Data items
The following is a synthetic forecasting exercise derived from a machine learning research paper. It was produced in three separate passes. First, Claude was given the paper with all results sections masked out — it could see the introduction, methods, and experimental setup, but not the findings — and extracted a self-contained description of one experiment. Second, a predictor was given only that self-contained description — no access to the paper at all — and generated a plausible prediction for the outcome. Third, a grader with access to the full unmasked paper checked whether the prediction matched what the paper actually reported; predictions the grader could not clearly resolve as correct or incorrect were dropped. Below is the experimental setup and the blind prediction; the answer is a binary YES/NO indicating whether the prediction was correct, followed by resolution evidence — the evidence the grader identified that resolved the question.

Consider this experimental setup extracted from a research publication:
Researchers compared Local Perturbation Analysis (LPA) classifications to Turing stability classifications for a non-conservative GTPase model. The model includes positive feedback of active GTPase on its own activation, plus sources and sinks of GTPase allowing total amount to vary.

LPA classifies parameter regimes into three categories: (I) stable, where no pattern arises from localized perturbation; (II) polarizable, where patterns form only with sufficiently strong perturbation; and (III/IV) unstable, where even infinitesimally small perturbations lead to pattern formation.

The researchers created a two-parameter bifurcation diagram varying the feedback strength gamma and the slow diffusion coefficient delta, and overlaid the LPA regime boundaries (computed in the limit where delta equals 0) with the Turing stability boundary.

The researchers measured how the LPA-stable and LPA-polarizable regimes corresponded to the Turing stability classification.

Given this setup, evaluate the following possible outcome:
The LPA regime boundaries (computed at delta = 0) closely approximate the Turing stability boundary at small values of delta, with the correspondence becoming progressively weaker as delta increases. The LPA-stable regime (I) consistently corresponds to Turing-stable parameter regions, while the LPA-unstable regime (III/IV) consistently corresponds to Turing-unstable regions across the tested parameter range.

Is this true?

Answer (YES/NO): NO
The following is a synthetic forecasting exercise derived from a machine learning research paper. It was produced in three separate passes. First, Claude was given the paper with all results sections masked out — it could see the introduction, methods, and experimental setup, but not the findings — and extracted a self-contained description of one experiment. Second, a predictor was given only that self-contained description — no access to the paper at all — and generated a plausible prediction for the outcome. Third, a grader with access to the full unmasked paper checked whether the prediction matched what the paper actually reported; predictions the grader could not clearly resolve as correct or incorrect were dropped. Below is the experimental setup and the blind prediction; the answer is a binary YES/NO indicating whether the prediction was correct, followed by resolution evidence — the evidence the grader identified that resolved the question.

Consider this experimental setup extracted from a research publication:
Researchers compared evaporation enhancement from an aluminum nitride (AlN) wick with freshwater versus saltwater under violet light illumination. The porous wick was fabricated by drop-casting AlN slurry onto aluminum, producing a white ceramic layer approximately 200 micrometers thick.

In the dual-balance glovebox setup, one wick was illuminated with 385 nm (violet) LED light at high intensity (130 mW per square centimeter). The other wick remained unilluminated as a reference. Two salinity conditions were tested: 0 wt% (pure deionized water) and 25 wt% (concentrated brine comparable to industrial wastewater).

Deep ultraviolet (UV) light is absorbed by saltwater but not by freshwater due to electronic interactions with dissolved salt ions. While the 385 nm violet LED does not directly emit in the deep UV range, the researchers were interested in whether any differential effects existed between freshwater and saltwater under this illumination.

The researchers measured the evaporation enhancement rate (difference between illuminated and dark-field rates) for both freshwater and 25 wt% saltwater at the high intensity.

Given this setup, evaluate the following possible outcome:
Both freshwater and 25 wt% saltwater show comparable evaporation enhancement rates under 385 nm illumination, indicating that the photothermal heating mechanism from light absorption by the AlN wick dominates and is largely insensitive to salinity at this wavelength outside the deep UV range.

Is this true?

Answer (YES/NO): NO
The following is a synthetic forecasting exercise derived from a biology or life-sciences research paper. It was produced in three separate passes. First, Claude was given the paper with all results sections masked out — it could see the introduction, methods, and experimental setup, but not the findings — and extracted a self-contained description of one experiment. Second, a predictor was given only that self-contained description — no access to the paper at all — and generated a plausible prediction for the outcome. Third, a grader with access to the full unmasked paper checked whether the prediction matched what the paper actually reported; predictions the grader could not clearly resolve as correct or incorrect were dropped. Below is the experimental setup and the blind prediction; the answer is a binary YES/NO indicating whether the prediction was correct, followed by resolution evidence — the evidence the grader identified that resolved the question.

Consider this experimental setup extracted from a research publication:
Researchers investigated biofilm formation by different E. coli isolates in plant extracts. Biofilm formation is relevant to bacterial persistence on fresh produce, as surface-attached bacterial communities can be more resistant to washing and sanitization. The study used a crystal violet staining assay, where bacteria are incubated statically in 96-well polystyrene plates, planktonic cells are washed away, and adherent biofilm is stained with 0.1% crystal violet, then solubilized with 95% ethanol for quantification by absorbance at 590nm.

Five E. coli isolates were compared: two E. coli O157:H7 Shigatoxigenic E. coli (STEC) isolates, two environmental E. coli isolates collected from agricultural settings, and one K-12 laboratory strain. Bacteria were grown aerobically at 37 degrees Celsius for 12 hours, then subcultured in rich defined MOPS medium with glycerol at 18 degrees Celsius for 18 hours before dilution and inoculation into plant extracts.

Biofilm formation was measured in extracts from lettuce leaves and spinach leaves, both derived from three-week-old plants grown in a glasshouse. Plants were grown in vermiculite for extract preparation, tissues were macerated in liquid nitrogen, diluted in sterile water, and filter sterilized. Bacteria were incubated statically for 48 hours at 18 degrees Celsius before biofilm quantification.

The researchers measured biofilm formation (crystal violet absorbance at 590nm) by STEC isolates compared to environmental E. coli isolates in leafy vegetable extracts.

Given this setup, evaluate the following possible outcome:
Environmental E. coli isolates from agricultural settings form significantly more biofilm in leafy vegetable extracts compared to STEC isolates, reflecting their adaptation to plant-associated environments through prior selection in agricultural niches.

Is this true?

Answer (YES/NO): NO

What you have to do: Retype all of the lines shown above, keeping each one exact.

Solution to this exercise:
The following is a synthetic forecasting exercise derived from a machine learning research paper. It was produced in three separate passes. First, Claude was given the paper with all results sections masked out — it could see the introduction, methods, and experimental setup, but not the findings — and extracted a self-contained description of one experiment. Second, a predictor was given only that self-contained description — no access to the paper at all — and generated a plausible prediction for the outcome. Third, a grader with access to the full unmasked paper checked whether the prediction matched what the paper actually reported; predictions the grader could not clearly resolve as correct or incorrect were dropped. Below is the experimental setup and the blind prediction; the answer is a binary YES/NO indicating whether the prediction was correct, followed by resolution evidence — the evidence the grader identified that resolved the question.

Consider this experimental setup extracted from a research publication:
Researchers compared Local Perturbation Analysis (LPA) classifications to Turing stability classifications for a non-conservative GTPase model. The model includes positive feedback of active GTPase on its own activation, plus sources and sinks of GTPase allowing total amount to vary.

LPA classifies parameter regimes into three categories: (I) stable, where no pattern arises from localized perturbation; (II) polarizable, where patterns form only with sufficiently strong perturbation; and (III/IV) unstable, where even infinitesimally small perturbations lead to pattern formation.

The researchers created a two-parameter bifurcation diagram varying the feedback strength gamma and the slow diffusion coefficient delta, and overlaid the LPA regime boundaries (computed in the limit where delta equals 0) with the Turing stability boundary.

The researchers measured how the LPA-stable and LPA-polarizable regimes corresponded to the Turing stability classification.

Given this setup, evaluate the following possible outcome:
The LPA regime boundaries (computed at delta = 0) closely approximate the Turing stability boundary at small values of delta, with the correspondence becoming progressively weaker as delta increases. The LPA-stable regime (I) consistently corresponds to Turing-stable parameter regions, while the LPA-unstable regime (III/IV) consistently corresponds to Turing-unstable regions across the tested parameter range.

Is this true?

Answer (YES/NO): NO
The following is a synthetic forecasting exercise derived from a machine learning research paper. It was produced in three separate passes. First, Claude was given the paper with all results sections masked out — it could see the introduction, methods, and experimental setup, but not the findings — and extracted a self-contained description of one experiment. Second, a predictor was given only that self-contained description — no access to the paper at all — and generated a plausible prediction for the outcome. Third, a grader with access to the full unmasked paper checked whether the prediction matched what the paper actually reported; predictions the grader could not clearly resolve as correct or incorrect were dropped. Below is the experimental setup and the blind prediction; the answer is a binary YES/NO indicating whether the prediction was correct, followed by resolution evidence — the evidence the grader identified that resolved the question.

Consider this experimental setup extracted from a research publication:
Researchers compared evaporation enhancement from an aluminum nitride (AlN) wick with freshwater versus saltwater under violet light illumination. The porous wick was fabricated by drop-casting AlN slurry onto aluminum, producing a white ceramic layer approximately 200 micrometers thick.

In the dual-balance glovebox setup, one wick was illuminated with 385 nm (violet) LED light at high intensity (130 mW per square centimeter). The other wick remained unilluminated as a reference. Two salinity conditions were tested: 0 wt% (pure deionized water) and 25 wt% (concentrated brine comparable to industrial wastewater).

Deep ultraviolet (UV) light is absorbed by saltwater but not by freshwater due to electronic interactions with dissolved salt ions. While the 385 nm violet LED does not directly emit in the deep UV range, the researchers were interested in whether any differential effects existed between freshwater and saltwater under this illumination.

The researchers measured the evaporation enhancement rate (difference between illuminated and dark-field rates) for both freshwater and 25 wt% saltwater at the high intensity.

Given this setup, evaluate the following possible outcome:
Both freshwater and 25 wt% saltwater show comparable evaporation enhancement rates under 385 nm illumination, indicating that the photothermal heating mechanism from light absorption by the AlN wick dominates and is largely insensitive to salinity at this wavelength outside the deep UV range.

Is this true?

Answer (YES/NO): NO
The following is a synthetic forecasting exercise derived from a biology or life-sciences research paper. It was produced in three separate passes. First, Claude was given the paper with all results sections masked out — it could see the introduction, methods, and experimental setup, but not the findings — and extracted a self-contained description of one experiment. Second, a predictor was given only that self-contained description — no access to the paper at all — and generated a plausible prediction for the outcome. Third, a grader with access to the full unmasked paper checked whether the prediction matched what the paper actually reported; predictions the grader could not clearly resolve as correct or incorrect were dropped. Below is the experimental setup and the blind prediction; the answer is a binary YES/NO indicating whether the prediction was correct, followed by resolution evidence — the evidence the grader identified that resolved the question.

Consider this experimental setup extracted from a research publication:
Researchers investigated biofilm formation by different E. coli isolates in plant extracts. Biofilm formation is relevant to bacterial persistence on fresh produce, as surface-attached bacterial communities can be more resistant to washing and sanitization. The study used a crystal violet staining assay, where bacteria are incubated statically in 96-well polystyrene plates, planktonic cells are washed away, and adherent biofilm is stained with 0.1% crystal violet, then solubilized with 95% ethanol for quantification by absorbance at 590nm.

Five E. coli isolates were compared: two E. coli O157:H7 Shigatoxigenic E. coli (STEC) isolates, two environmental E. coli isolates collected from agricultural settings, and one K-12 laboratory strain. Bacteria were grown aerobically at 37 degrees Celsius for 12 hours, then subcultured in rich defined MOPS medium with glycerol at 18 degrees Celsius for 18 hours before dilution and inoculation into plant extracts.

Biofilm formation was measured in extracts from lettuce leaves and spinach leaves, both derived from three-week-old plants grown in a glasshouse. Plants were grown in vermiculite for extract preparation, tissues were macerated in liquid nitrogen, diluted in sterile water, and filter sterilized. Bacteria were incubated statically for 48 hours at 18 degrees Celsius before biofilm quantification.

The researchers measured biofilm formation (crystal violet absorbance at 590nm) by STEC isolates compared to environmental E. coli isolates in leafy vegetable extracts.

Given this setup, evaluate the following possible outcome:
Environmental E. coli isolates from agricultural settings form significantly more biofilm in leafy vegetable extracts compared to STEC isolates, reflecting their adaptation to plant-associated environments through prior selection in agricultural niches.

Is this true?

Answer (YES/NO): NO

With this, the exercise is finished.